- RECORD SET -

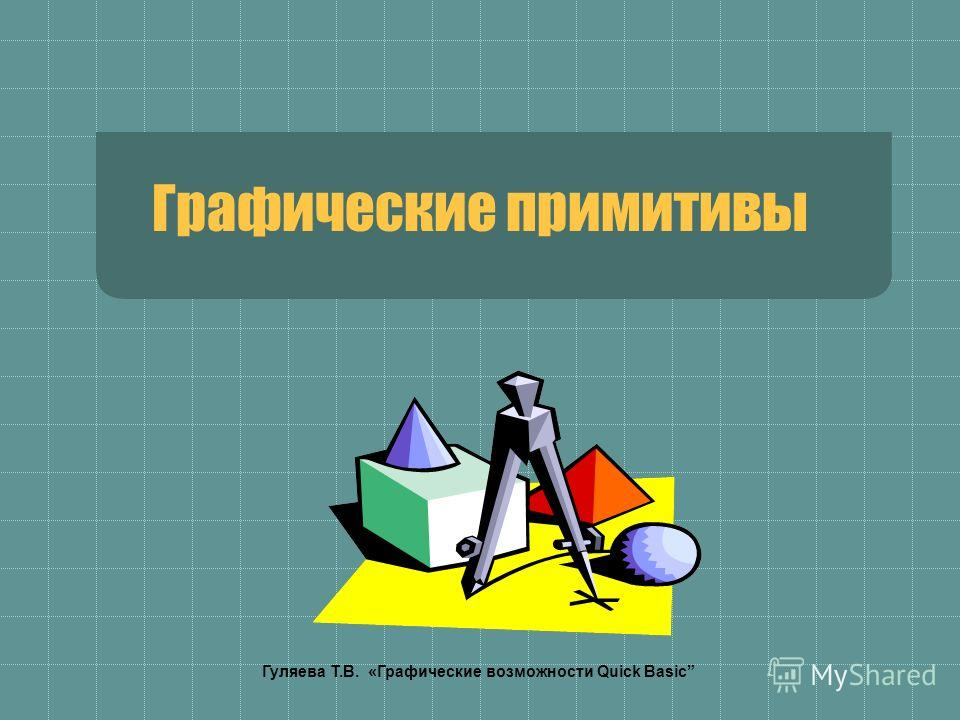 Гуляева Т.В. «Графические возможности Quick Basic Графические примитивы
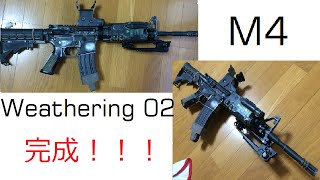 getlinkyoutube.com-次世代M4を汚し塗装してみよう!その2:The painting was dirty the M4 air soft gun!no,2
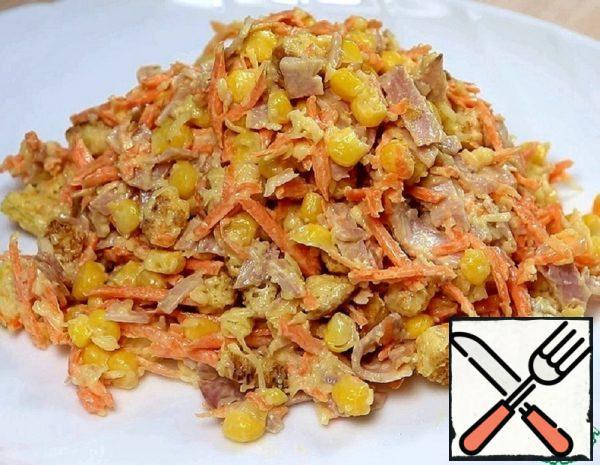 """Salad """"Piquant"""" Recipe"""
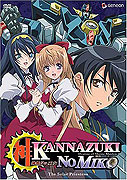 Kannazuki no miko (2004)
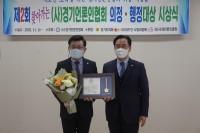 201123 권재형 의원, 경기언론인협회 광역의원부문 의정대상 수상.JPG
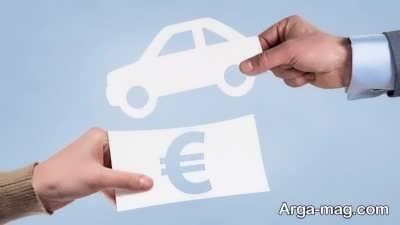 گام ها و مراحل فروش خودرو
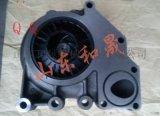 供應康明斯QSX15水泵X15水泵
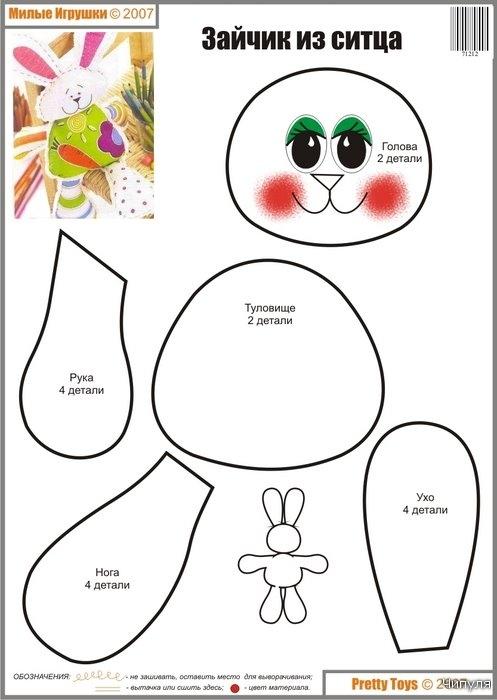 Журнал: Pretty toys № 9. 25 выкроек зайцев, кроликов. 2712379_9-zaici-16
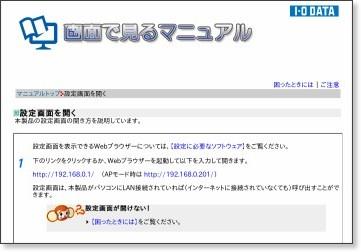 http://www.iodata.jp/lib/manual/wn-g300tvgr/htm2/open.htm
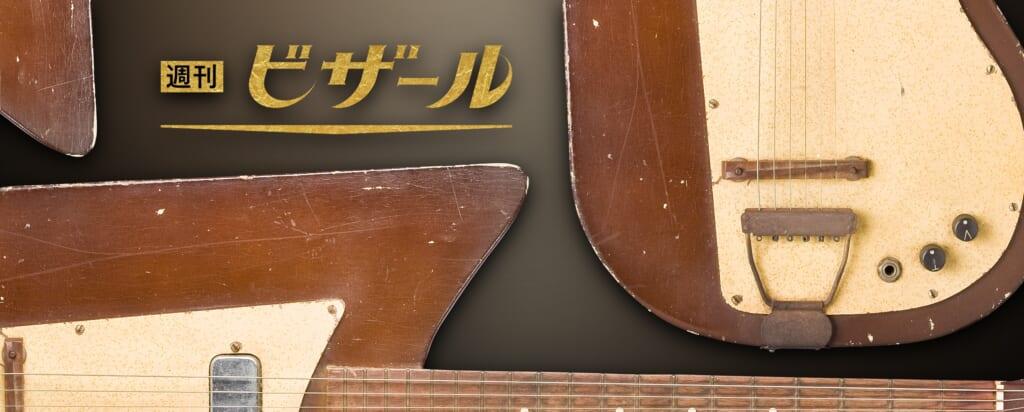 ビザール界のアメトラケイ K4101 ソロ・キング
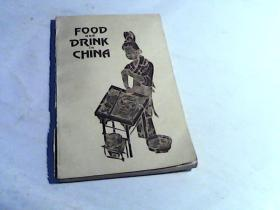 Food and Drink in China 中国的吃与喝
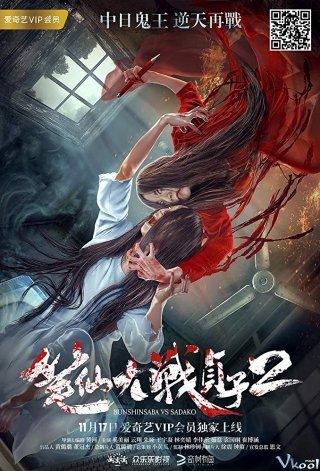 Ma Nữ Đại Chiến 2 - Bunshinsaba Vs Sadako 2: The Evil Returns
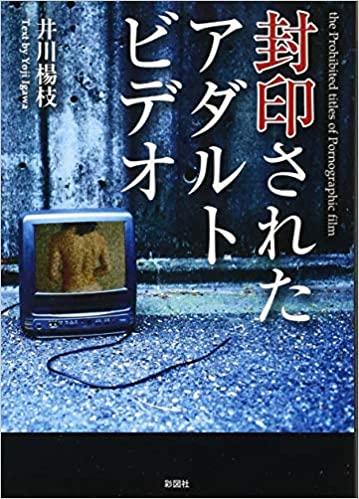 書籍封印されたアダルトビデオ(井川楊枝/彩図社)」の表紙画像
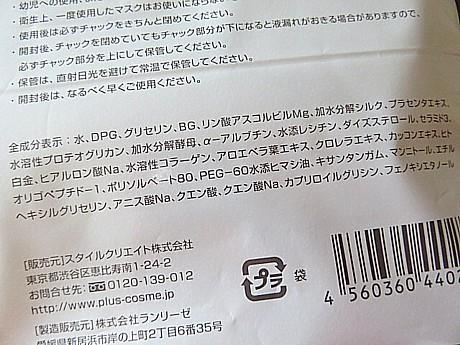 yukio1027 010.JPG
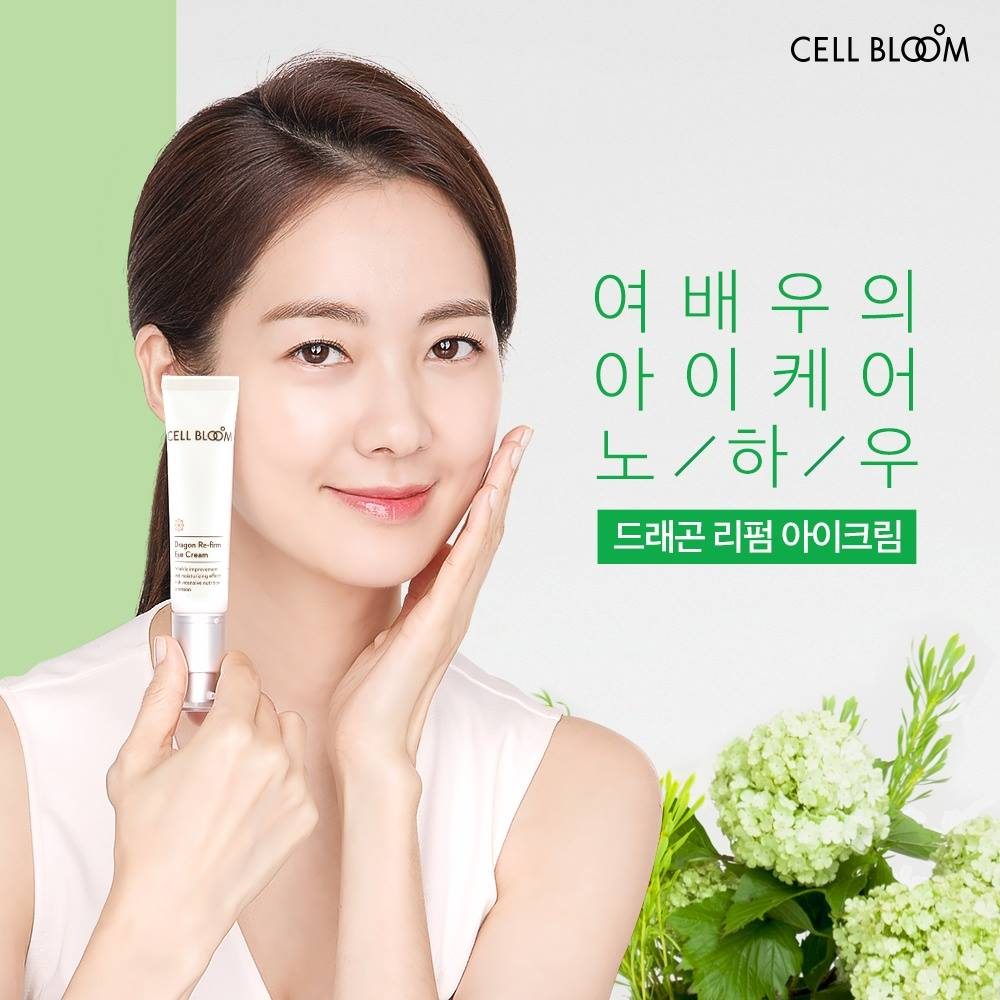 CELL BLOOM | Dragon Re-Firm Eye Cream #장윤주 아이크림 | No.1 K-Beauty Cream | STEM CELL 10,000ppm | Anti Aging & Wrinkle Reduction Effects | Brightening & Soothing Sensitive Skin | 30ml /1.0 fl.oz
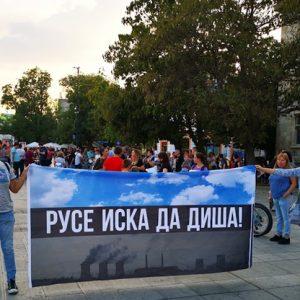 Проверят 17 предприятия - потенциални замърсители на въздуха в Русе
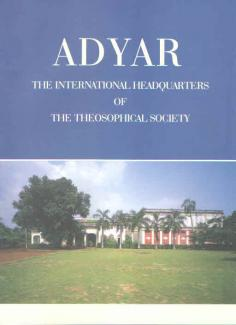 TB0005 Adyar International Headquarters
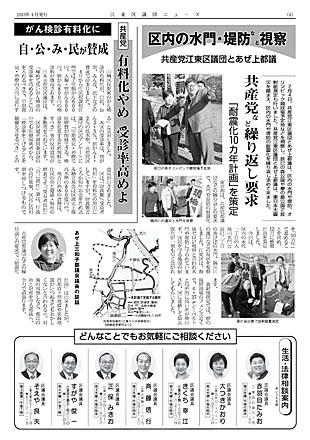 区議団ニュース2013年1月号04面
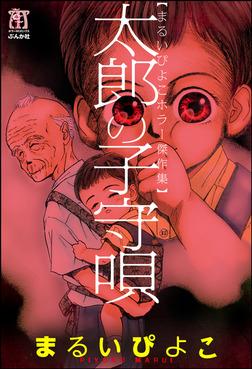 まるいぴよこホラー傑作集 太郎の子守唄-電子書籍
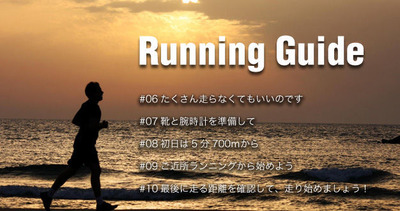 top_mainimg_running2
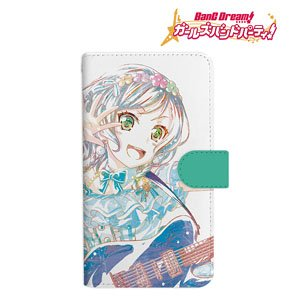 BanG Dream! Girls Band Party! Hina Hikawa Ani-Art Notebook Type Smart Phone Case (M Size) (Anime Toy)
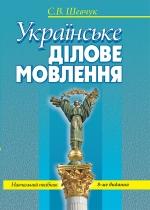 Шевчук С. В. Українське ділове мовлення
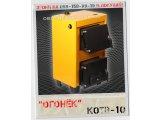 Фото 1 КОТВ-10 твердотопливный котел Огонёк. Акция 4200 грн. 321349
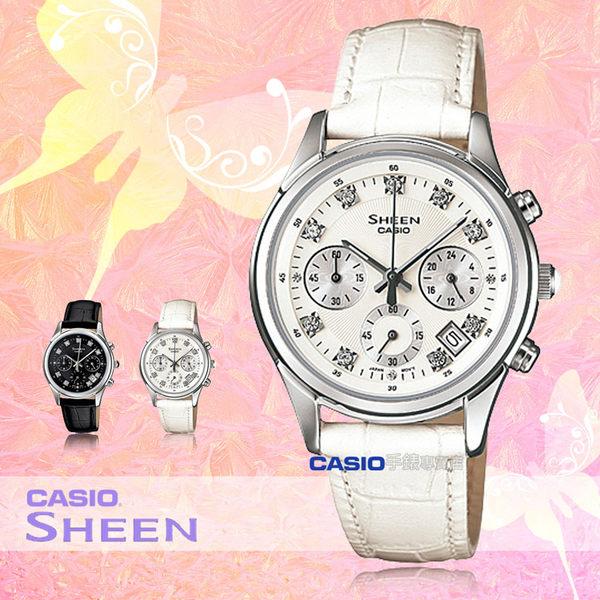 CASIO 卡西歐 手錶專賣店 SHEEN SHE-5023L-7A 女錶 真皮錶帶 防水 秒錶 日期顯示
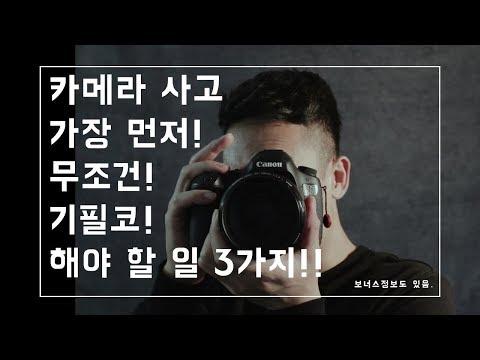 DSLR, 미러리스 등 카메라를 사고 난 다음에 가장 먼저 해야 할 3가지 일! 사진, 카메라 강의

- WHAT YOU WILL DO -
Verbatim copy with pictures excluded: write out the records above in full.

- WRITTEN RESPONSE -
 Гуляева Т.В. «Графические возможности Quick Basic Графические примитивы
 getlinkyoutube.com-次世代M4を汚し塗装してみよう!その2:The painting was dirty the M4 air soft gun!no,2
 """Salad """"Piquant"""" Recipe"""
 Kannazuki no miko (2004)
 201123 권재형 의원, 경기언론인협회 광역의원부문 의정대상 수상.JPG
 گام ها و مراحل فروش خودرو
 供應康明斯QSX15水泵X15水泵
 Журнал: Pretty toys № 9. 25 выкроек зайцев, кроликов. 2712379_9-zaici-16
 http://www.iodata.jp/lib/manual/wn-g300tvgr/htm2/open.htm
 ビザール界のアメトラケイ K4101 ソロ・キング
 Food and Drink in China 中国的吃与喝
 Ma Nữ Đại Chiến 2 - Bunshinsaba Vs Sadako 2: The Evil Returns
 書籍封印されたアダルトビデオ(井川楊枝/彩図社)」の表紙画像
 yukio1027 010.JPG
 CELL BLOOM | Dragon Re-Firm Eye Cream #장윤주 아이크림 | No.1 K-Beauty Cream | STEM CELL 10,000ppm | Anti Aging & Wrinkle Reduction Effects | Brightening & Soothing Sensitive Skin | 30ml /1.0 fl.oz
 Проверят 17 предприятия - потенциални замърсители на въздуха в Русе
 TB0005 Adyar International Headquarters
 区議団ニュース2013年1月号04面
 まるいぴよこホラー傑作集 太郎の子守唄-電子書籍
 top_mainimg_running2
 BanG Dream! Girls Band Party! Hina Hikawa Ani-Art Notebook Type Smart Phone Case (M Size) (Anime Toy)
 Шевчук С. В. Українське ділове мовлення
 Фото 1 КОТВ-10 твердотопливный котел Огонёк. Акция 4200 грн. 321349
 CASIO 卡西歐 手錶專賣店 SHEEN SHE-5023L-7A 女錶 真皮錶帶 防水 秒錶 日期顯示
 DSLR, 미러리스 등 카메라를 사고 난 다음에 가장 먼저 해야 할 3가지 일! 사진, 카메라 강의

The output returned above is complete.